From e17dbe10eeb4dc246bf88d5a0a27ec8543ef4a29 Mon Sep 17 00:00:00 2001
From: Swati Sehgal <swsehgal@redhat.com>
Date: Thu, 10 Jun 2021 10:53:44 +0100
Subject: [PATCH] [WIP] Consolidate the two Topology aware Scheduling KEPs into
 one.

- This KEP consolidates the following two KEPs into one
  - https://github.com/kubernetes/enhancements/pull/1858
  - https://github.com/kubernetes/enhancements/pull/1870

- Also the KEP talks about introducing NodeResourceTopology
   as a native Kubernetes resource.

Co-authored-by: Alexey Perevalov <alexey.perevalov@huawei.com>
Signed-off-by: Swati Sehgal <swsehgal@redhat.com>
---
 .../README.md                                 | 472 ++++++++++++++++++
 .../kep.yaml                                  |  42 ++
 2 files changed, 514 insertions(+)
 create mode 100644 keps/sig-node/2044-topology-awareness-in-kube-scheduler/README.md
 create mode 100644 keps/sig-node/2044-topology-awareness-in-kube-scheduler/kep.yaml

diff --git a/keps/sig-node/2044-topology-awareness-in-kube-scheduler/README.md b/keps/sig-node/2044-topology-awareness-in-kube-scheduler/README.md
new file mode 100644
index 000000000000..0b74c0106660
--- /dev/null
+++ b/keps/sig-node/2044-topology-awareness-in-kube-scheduler/README.md
@@ -0,0 +1,472 @@
+# Topology awareness in Kube-scheduler
+
+<!-- toc -->
+- [Summary](#summary)
+- [Motivation](#motivation)
+  - [Goals](#goals)
+  - [Non-Goals](#non-goals)
⁂
SET TASK A:
In the topology-awareness patch, who is credited as co-author?
SET TASK B:
Duplicate the topology-awareness patch from "- This KEP consolidates" up to and including "native Kubernetes resource.".
SET TASK C:
Pick up the topology-awareness patch right after its last line and extend it.

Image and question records
⁂
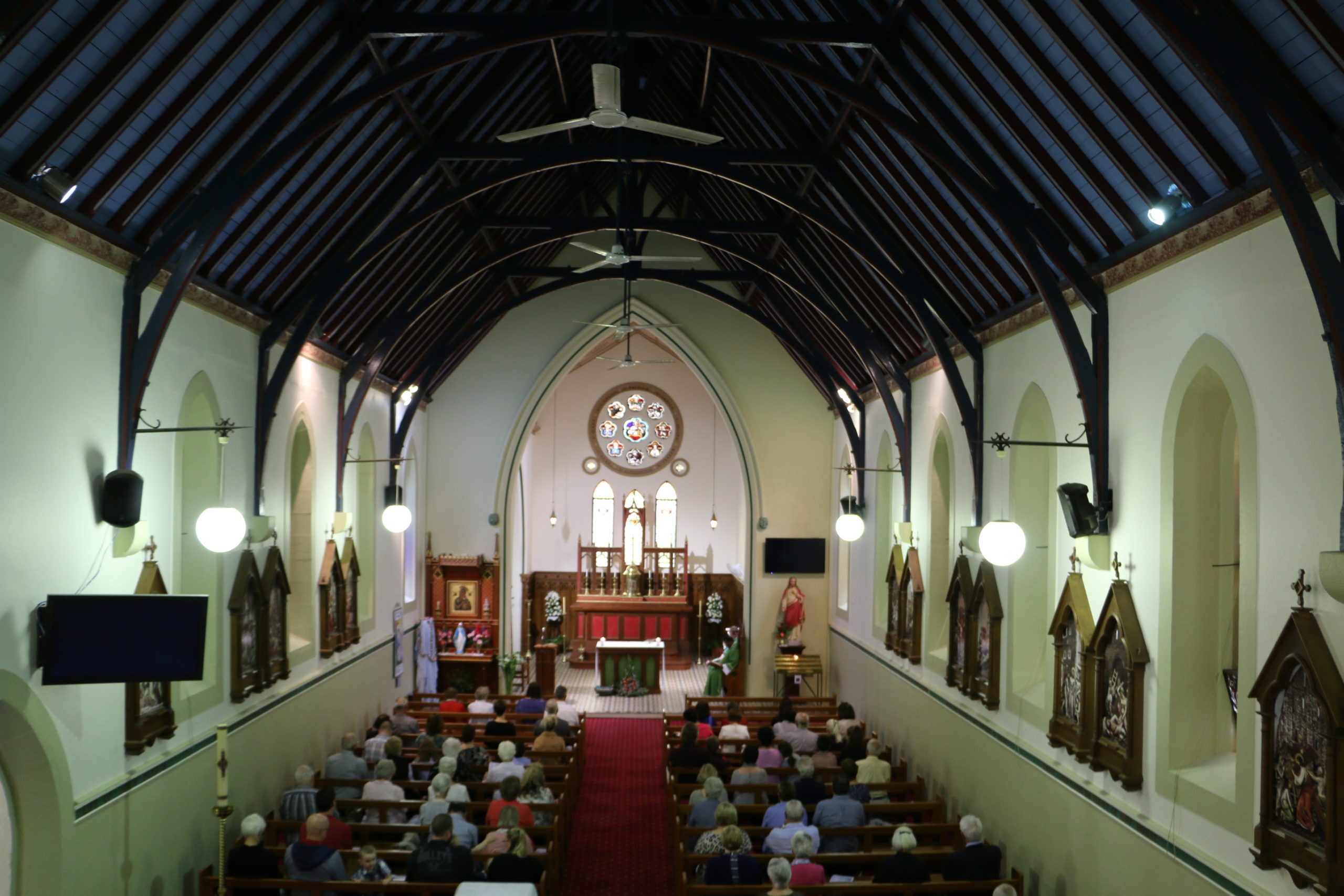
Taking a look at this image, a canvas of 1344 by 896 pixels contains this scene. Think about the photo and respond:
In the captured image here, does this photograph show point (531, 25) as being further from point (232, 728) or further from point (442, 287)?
point (232, 728)

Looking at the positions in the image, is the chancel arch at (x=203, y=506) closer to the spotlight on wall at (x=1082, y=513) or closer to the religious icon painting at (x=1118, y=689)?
the spotlight on wall at (x=1082, y=513)

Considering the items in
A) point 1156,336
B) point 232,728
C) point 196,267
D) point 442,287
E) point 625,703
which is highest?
point 442,287

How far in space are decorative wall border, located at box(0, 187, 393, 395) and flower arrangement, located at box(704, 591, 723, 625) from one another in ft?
44.9

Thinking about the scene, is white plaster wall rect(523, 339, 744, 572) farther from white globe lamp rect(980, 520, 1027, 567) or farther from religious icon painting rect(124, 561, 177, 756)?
white globe lamp rect(980, 520, 1027, 567)

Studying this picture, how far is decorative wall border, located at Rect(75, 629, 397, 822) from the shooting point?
7.21 metres

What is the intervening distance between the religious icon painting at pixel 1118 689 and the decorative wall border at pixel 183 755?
23.7 feet

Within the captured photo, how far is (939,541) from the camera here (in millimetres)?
12938

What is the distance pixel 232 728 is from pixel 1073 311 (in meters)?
8.39

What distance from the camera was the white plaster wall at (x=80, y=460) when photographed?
20.8ft

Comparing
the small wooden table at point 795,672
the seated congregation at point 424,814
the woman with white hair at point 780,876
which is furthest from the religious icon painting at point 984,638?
the small wooden table at point 795,672

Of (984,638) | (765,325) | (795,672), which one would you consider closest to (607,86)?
(984,638)

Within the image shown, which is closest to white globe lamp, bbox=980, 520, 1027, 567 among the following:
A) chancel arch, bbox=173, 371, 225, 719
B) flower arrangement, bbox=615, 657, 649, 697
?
chancel arch, bbox=173, 371, 225, 719

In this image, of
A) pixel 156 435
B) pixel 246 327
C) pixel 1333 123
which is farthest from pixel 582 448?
pixel 1333 123

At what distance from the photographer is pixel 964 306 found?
11062 mm
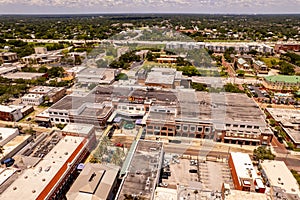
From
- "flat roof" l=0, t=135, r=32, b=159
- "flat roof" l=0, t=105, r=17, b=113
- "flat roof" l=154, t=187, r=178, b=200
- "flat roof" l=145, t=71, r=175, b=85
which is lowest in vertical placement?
"flat roof" l=0, t=135, r=32, b=159

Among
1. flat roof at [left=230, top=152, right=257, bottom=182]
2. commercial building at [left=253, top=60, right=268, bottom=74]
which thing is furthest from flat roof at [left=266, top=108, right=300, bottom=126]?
commercial building at [left=253, top=60, right=268, bottom=74]

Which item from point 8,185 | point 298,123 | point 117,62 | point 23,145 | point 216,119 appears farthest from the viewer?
point 117,62

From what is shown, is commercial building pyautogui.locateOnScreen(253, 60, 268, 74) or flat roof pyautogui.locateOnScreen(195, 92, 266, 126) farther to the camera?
commercial building pyautogui.locateOnScreen(253, 60, 268, 74)

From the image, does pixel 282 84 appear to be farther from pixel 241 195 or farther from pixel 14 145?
pixel 14 145

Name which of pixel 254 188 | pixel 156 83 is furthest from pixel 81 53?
pixel 254 188

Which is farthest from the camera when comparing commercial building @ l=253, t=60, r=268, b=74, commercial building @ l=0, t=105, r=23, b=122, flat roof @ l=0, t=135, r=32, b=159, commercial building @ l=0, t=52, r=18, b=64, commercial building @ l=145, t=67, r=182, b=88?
commercial building @ l=0, t=52, r=18, b=64

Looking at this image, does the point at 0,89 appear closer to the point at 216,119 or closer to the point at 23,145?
the point at 23,145

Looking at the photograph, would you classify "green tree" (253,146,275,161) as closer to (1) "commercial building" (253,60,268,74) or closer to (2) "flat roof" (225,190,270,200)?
(2) "flat roof" (225,190,270,200)
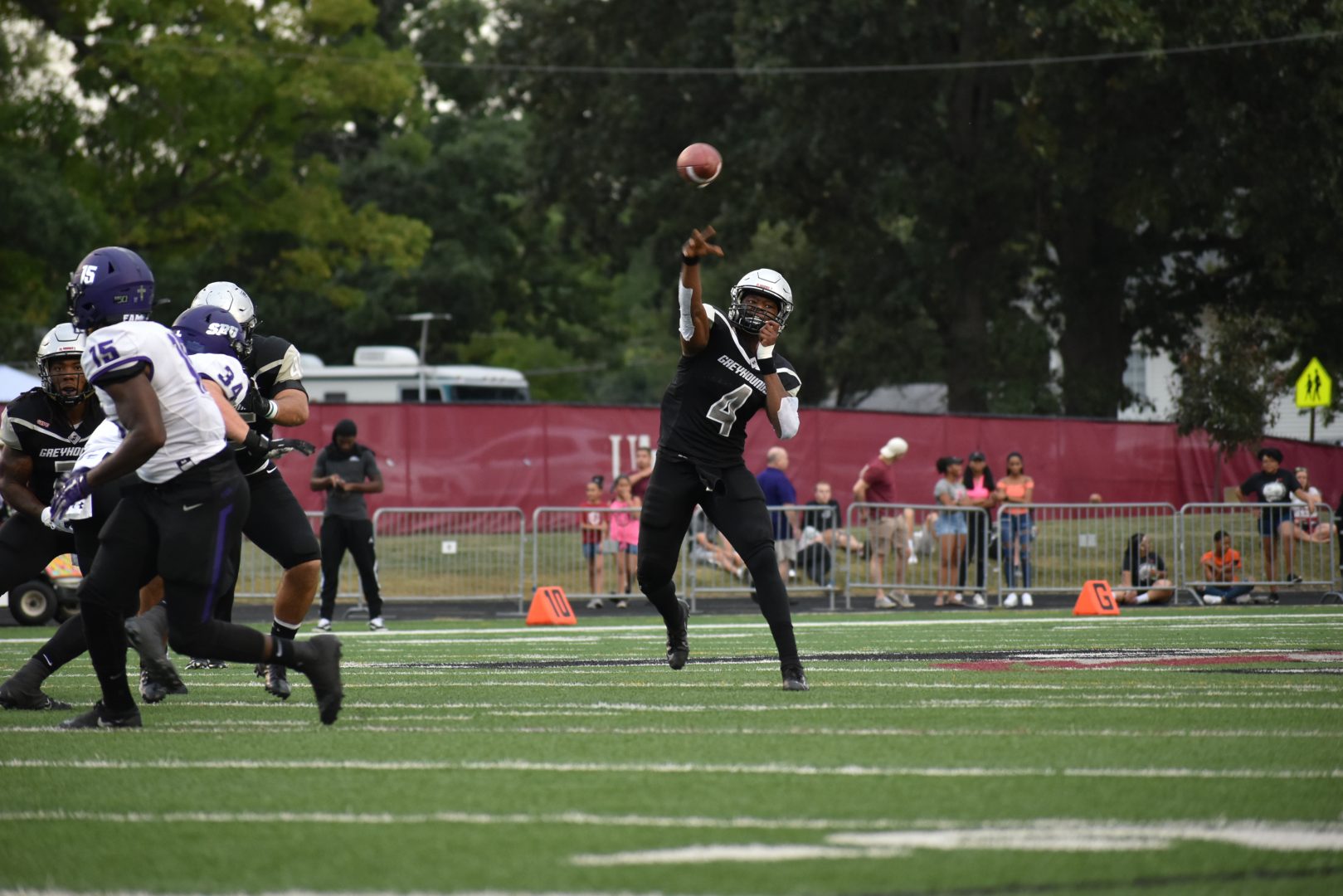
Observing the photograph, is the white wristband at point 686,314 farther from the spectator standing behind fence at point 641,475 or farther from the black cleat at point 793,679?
the spectator standing behind fence at point 641,475

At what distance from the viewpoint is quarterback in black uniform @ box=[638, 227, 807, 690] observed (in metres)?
9.58

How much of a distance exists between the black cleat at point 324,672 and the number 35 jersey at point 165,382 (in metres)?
0.90

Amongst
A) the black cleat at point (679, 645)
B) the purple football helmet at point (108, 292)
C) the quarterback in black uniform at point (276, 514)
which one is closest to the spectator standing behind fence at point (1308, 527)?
the black cleat at point (679, 645)

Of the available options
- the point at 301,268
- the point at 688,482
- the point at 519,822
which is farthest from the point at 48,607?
the point at 301,268

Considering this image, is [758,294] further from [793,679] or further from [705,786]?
[705,786]

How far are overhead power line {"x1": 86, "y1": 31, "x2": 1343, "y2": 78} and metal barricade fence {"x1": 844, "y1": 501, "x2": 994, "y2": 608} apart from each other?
1018 centimetres

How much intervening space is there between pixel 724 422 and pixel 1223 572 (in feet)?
44.4

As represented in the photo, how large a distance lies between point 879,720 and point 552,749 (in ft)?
5.22

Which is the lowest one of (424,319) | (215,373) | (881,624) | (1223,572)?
(881,624)

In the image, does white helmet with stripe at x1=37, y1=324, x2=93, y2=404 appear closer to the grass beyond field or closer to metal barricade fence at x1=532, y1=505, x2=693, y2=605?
the grass beyond field

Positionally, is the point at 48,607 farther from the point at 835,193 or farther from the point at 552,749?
the point at 835,193

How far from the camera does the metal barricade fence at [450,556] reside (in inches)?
880

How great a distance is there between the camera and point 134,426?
7324 mm

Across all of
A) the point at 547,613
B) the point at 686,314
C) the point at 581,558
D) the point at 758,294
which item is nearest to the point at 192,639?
the point at 686,314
⁂
WRITTEN REPLY A:
Alexey Perevalov

WRITTEN REPLY B:
- This KEP consolidates the following two KEPs into one
  - https://github.com/kubernetes/enhancements/pull/1858
  - https://github.com/kubernetes/enhancements/pull/1870

- Also the KEP talks about introducing NodeResourceTopology
   as a native Kubernetes resource.

WRITTEN REPLY C:
+- [Proposal](#proposal)
+  - [Changes to the API](changes-to-the-api)
+  - [Scheduler Plugin implementation details](#scheduler-plugin-implementation-details)
+  - [Description of the Scheduling Algorithm](#description-of-the-scheduling-algorithm)
+- [Alternative Solution](#alternative-solution)
+  - [Exporter Daemon Implementation Details](#exporter-daemon-implementation-details)
+  - [Topology format](#topology-format)
+  - [CRD API](#crd-api)
+  - [Plugin implementation details](#plugin-implementation-details)
+    - [Topology information in the NodeResourceTopologyMatch plugin](#topology-information-in-the-noderesourcetopologymatch-plugin)
+    - [Description of the Algorithm](#description-of-the-algorithm)
+  - [Accessing NodeResourceTopology CRD](#accessing-noderesourcetopology-crd)
+- [Use cases](#use-cases)
+- [Known limitations](#known-limitations)
+- [Test plans](#test-plans)
+- [Graduation criteria](#graduation-criteria)
+- [Production Readiness Review Questionnaire](#production-readiness-review-questionnaire)
+  - [Feature enablement and rollback](#feature-enablement-and-rollback)
+- [Implementation history](#implementation-history)
+<!-- /toc -->
+
+# Summary
+
+Kubernetes clusters composed of nodes with complex hardware topology are becoming more prevalent.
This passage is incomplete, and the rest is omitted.